## Study text
/---

By: Christopher McDougall, Men's Health
If it weren't so real, so tragic, and such a Critical wake-up call, it could be a sick joke: Ricky Lannetti, 21 years old and tough as a truck tire, was killed by a pimple on his butt.
He'd noticed the little welt last fall, when he was dressing for football practice at Lycoming College in Williamsport, Pennsylvania. It was right under the back strap of his jock and getting a little raw, but he sure as hell wasn't going to ask the trainers to look at a pimple, not while other guys were waiting to have real injuries wrapped and taped.
Besides, apart from that, he felt great. As a senior and a starting wide receiver for Lycoming, Lannetti was having the best season of his life: He set a school record with 16 catches in a game, then the following week broke the record for catches in a season. The next Saturday, he snagged five balls as the Warriors won in overtime to advance in the playoffs. The next Saturday, he was dead.
What was found in Lannetti's blood was a "superbug," an especially aggressive type of bacterial infection called MRSA. Until recently, few family doctors had ever seen methicillin-resistant Staphylococcus aureus, and even fewer people had died of it. But over the past year, it has spread so quickly--and mutated into such frighteningly powerful strains--that even paramedics now know it by its phonetic nickname: "Mersa."
"Two years ago, it was completely unheard of," says Greg Moran, M.D., an infectious-disease specialist at the UCLA school of medicine. His E.R. has seen an "amazing" increase in MRSA cases. "Of the people who come in with skin infections, 64 percent have MRSA," he says. "It's remarkable how fast it's become one of the most common things we see."
Recent estimates by the Centers for Disease Control and Prevention (CDC) place the number of people hospitalized with communiyt-acquired MRSA annually at approximately 130,000. "The majority of the infected seem to be men," says Dr. Moran, "although no one knows why. It's such a new thing, there's not a whole lot of published information out there." So little is known about this sudden surge in MRSA cases that Dr. Moran is leading a nationwide study of skin infections seen in emergency rooms. Until then, he says, "we're learning on the fly."
Just 10 years ago, chronically ill patients in hospital settings accounted for most MRSA infections. Kidney-dialysis patients, burn victims, and HIV-AIDS sufferers were among the high-risk groups, because their immune systems were weak and they took such heavy doses of strong antibiotics that their bodies became veritable petri dishes for the growth of superbugs. And even if they weren't growing their own germs, these patients often had bedsores that allowed bacteria to worm their way in.

\---

## Information shown
/---

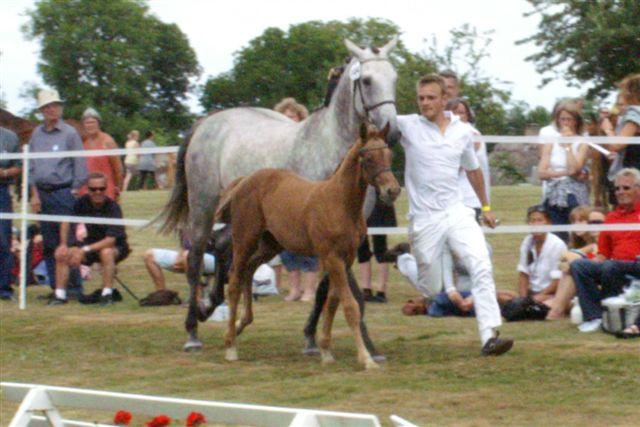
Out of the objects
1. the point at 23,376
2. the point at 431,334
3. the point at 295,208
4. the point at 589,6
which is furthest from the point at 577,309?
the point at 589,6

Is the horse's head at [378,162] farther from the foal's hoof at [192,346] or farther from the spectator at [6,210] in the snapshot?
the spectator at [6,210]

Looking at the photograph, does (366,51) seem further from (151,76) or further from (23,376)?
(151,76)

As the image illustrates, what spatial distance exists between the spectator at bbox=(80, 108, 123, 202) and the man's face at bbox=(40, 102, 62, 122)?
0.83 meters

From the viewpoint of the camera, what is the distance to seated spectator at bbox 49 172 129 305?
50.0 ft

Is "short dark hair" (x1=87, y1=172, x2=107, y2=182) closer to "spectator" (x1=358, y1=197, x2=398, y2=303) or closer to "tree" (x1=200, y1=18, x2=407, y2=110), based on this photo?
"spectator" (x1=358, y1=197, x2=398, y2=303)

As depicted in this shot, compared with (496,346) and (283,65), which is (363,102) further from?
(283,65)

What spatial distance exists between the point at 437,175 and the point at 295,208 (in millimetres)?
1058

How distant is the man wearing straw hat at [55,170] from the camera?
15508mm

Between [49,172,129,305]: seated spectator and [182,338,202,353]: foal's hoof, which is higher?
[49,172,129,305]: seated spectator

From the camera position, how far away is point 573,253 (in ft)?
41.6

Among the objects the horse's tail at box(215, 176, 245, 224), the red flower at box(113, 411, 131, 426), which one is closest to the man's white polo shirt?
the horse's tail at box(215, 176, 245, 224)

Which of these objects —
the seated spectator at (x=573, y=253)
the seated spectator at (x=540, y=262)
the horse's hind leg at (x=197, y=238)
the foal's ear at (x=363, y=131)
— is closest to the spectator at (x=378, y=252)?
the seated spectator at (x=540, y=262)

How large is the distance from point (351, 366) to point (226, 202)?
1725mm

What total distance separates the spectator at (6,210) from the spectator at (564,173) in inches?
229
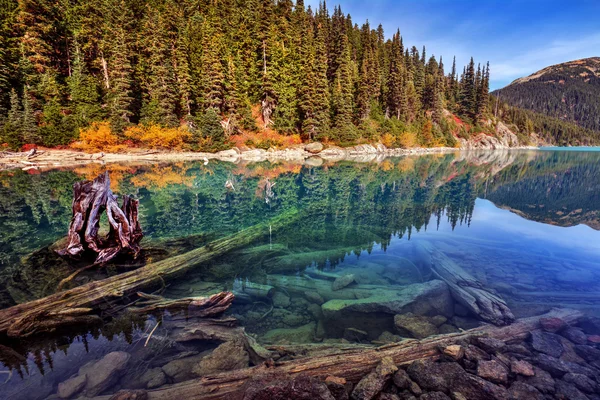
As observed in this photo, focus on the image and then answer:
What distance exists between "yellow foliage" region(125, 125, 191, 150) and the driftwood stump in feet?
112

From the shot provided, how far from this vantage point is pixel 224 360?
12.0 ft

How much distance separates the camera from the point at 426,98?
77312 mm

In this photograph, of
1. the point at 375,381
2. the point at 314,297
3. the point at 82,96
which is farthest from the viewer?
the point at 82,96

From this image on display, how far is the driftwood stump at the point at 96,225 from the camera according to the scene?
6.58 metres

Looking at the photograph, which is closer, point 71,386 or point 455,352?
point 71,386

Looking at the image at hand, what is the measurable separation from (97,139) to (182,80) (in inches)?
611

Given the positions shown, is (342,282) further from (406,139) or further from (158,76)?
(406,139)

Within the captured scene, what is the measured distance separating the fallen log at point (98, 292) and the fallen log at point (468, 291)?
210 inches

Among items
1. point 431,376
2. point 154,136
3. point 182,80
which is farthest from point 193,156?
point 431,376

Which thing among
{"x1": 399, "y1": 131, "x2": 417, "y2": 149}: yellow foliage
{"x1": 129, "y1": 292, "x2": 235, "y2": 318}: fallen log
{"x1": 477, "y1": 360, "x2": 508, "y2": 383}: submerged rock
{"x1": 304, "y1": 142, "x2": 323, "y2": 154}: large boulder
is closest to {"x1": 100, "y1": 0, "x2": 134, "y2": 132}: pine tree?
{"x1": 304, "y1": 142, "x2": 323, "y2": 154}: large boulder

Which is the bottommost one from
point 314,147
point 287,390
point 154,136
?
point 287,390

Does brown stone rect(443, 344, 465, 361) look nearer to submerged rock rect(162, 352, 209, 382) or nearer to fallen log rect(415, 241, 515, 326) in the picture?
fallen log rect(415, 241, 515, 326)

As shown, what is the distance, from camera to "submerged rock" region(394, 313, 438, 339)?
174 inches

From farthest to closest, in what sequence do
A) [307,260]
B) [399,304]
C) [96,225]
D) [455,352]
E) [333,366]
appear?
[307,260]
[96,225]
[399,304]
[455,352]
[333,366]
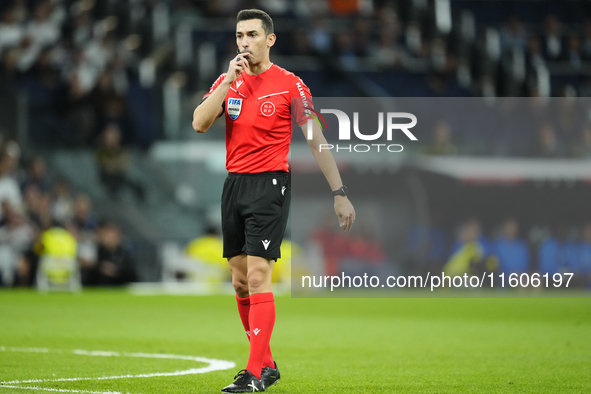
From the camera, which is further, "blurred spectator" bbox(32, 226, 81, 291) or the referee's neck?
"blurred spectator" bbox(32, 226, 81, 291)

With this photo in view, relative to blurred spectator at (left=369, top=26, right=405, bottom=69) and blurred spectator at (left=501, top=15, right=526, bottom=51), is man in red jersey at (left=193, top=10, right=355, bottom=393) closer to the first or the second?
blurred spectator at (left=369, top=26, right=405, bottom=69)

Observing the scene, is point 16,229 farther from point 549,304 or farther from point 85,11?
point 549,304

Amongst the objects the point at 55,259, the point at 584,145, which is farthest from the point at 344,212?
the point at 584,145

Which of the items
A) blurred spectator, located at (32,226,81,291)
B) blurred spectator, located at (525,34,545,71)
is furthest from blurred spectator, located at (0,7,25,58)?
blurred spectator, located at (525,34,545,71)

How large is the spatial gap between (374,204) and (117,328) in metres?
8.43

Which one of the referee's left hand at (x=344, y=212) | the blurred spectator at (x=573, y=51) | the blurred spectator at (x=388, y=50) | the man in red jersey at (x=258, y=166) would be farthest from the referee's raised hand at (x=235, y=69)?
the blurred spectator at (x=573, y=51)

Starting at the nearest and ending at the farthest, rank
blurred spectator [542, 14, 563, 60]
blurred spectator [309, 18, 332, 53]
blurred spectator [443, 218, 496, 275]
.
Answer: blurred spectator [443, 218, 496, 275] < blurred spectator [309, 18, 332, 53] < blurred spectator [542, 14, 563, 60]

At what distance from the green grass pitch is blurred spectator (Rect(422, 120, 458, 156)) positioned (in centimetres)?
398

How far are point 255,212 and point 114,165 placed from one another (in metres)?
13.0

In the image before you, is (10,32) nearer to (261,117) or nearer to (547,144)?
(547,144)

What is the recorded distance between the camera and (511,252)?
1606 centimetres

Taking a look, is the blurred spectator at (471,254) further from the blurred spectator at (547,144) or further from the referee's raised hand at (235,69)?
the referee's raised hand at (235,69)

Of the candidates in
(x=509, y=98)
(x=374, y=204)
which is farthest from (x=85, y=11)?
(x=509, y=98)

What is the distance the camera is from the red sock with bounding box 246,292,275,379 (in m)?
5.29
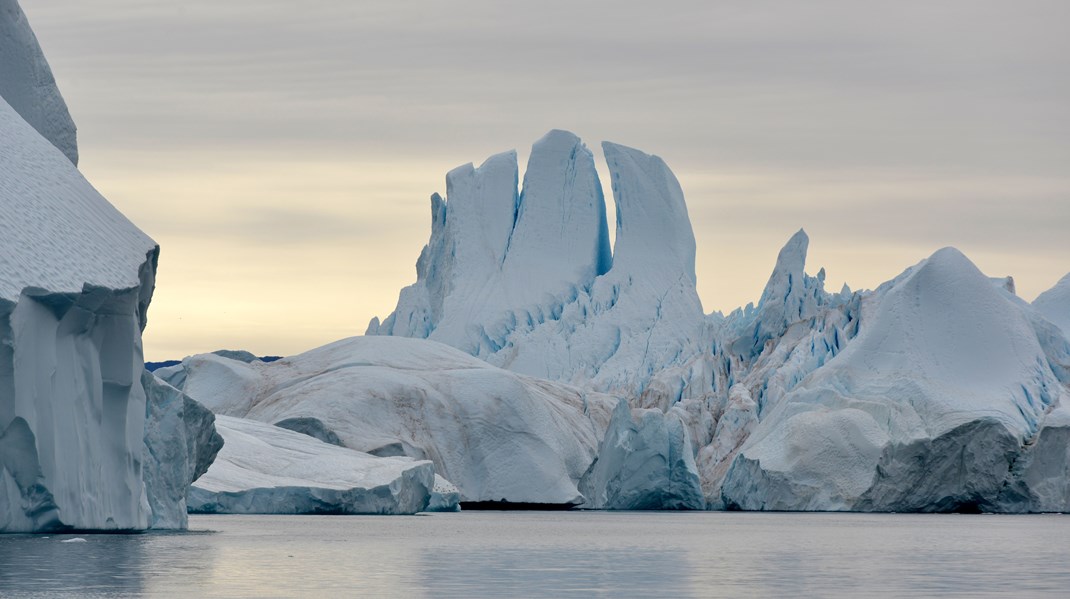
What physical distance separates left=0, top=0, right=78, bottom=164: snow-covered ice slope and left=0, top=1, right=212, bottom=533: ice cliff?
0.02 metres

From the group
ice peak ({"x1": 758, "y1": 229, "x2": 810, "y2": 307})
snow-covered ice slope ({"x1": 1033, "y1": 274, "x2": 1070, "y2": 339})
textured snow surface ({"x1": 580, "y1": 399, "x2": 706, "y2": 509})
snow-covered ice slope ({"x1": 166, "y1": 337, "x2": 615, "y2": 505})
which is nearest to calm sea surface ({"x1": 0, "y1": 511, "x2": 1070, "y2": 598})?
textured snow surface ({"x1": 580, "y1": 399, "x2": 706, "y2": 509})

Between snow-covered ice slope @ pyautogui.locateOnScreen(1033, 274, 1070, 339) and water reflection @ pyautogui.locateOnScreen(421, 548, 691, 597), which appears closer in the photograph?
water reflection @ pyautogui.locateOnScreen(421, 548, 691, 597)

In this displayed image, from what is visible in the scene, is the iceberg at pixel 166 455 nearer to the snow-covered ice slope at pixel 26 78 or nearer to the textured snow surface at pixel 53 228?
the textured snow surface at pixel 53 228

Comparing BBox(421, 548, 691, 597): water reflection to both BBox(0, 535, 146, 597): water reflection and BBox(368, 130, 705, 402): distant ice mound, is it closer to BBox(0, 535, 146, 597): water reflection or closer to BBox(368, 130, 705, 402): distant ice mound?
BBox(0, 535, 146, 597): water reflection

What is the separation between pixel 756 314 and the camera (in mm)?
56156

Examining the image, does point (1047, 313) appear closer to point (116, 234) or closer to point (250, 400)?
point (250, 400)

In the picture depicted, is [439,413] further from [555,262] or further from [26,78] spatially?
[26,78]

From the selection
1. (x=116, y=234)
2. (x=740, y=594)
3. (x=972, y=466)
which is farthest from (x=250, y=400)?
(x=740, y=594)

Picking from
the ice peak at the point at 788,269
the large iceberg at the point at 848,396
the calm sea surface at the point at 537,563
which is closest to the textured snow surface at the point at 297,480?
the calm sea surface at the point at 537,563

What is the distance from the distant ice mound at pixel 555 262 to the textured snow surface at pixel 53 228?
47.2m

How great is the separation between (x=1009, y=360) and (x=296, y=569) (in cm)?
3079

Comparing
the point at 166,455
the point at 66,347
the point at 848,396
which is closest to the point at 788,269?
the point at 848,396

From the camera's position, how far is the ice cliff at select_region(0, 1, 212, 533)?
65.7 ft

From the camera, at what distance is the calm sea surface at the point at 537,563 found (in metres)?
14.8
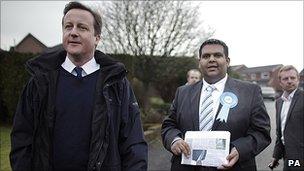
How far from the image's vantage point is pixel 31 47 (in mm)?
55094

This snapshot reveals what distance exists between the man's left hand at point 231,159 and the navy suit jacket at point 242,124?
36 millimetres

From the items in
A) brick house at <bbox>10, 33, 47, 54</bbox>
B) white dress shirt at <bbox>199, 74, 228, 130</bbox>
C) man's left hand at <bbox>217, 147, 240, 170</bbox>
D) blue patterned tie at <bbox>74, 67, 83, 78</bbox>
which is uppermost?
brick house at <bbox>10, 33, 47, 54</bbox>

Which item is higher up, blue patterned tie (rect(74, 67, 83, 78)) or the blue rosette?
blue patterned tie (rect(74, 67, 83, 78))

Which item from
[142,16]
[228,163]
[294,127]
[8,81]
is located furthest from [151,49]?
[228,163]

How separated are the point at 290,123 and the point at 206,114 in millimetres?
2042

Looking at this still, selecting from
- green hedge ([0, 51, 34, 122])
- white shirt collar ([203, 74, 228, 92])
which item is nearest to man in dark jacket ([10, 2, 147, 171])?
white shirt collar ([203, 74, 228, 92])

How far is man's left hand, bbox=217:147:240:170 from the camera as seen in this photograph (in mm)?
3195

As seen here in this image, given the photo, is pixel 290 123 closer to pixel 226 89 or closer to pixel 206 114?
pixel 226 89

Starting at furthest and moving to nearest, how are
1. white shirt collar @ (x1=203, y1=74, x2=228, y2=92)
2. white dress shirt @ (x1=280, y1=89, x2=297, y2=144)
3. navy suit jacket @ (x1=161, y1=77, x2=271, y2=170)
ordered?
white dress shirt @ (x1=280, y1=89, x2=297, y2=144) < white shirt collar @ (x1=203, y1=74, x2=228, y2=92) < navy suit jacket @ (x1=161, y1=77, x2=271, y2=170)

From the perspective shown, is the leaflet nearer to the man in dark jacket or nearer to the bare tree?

\---

## Requirement A
Answer these from the MRSA article:
(i) How many catches did Lannetti make in the game where he set a school record?
(ii) What percentage of people who come into Dr. Moran's E.R. with skin infections have MRSA?
(iii) Which three groups does the article name as high-risk for MRSA in hospital settings?
## Requirement B
Reproduce the part of the MRSA article between "Besides, apart from" and "he was dead.", inclusive.

## Task solution A
(i) 16
(ii) 64 percent
(iii) Kidney-dialysis patients, burn victims, and HIV-AIDS sufferers

## Task solution B
Besides, apart from that, he felt great. As a senior and a starting wide receiver for Lycoming, Lannetti was having the best season of his life: He set a school record with 16 catches in a game, then the following week broke the record for catches in a season. The next Saturday, he snagged five balls as the Warriors won in overtime to advance in the playoffs. The next Saturday, he was dead.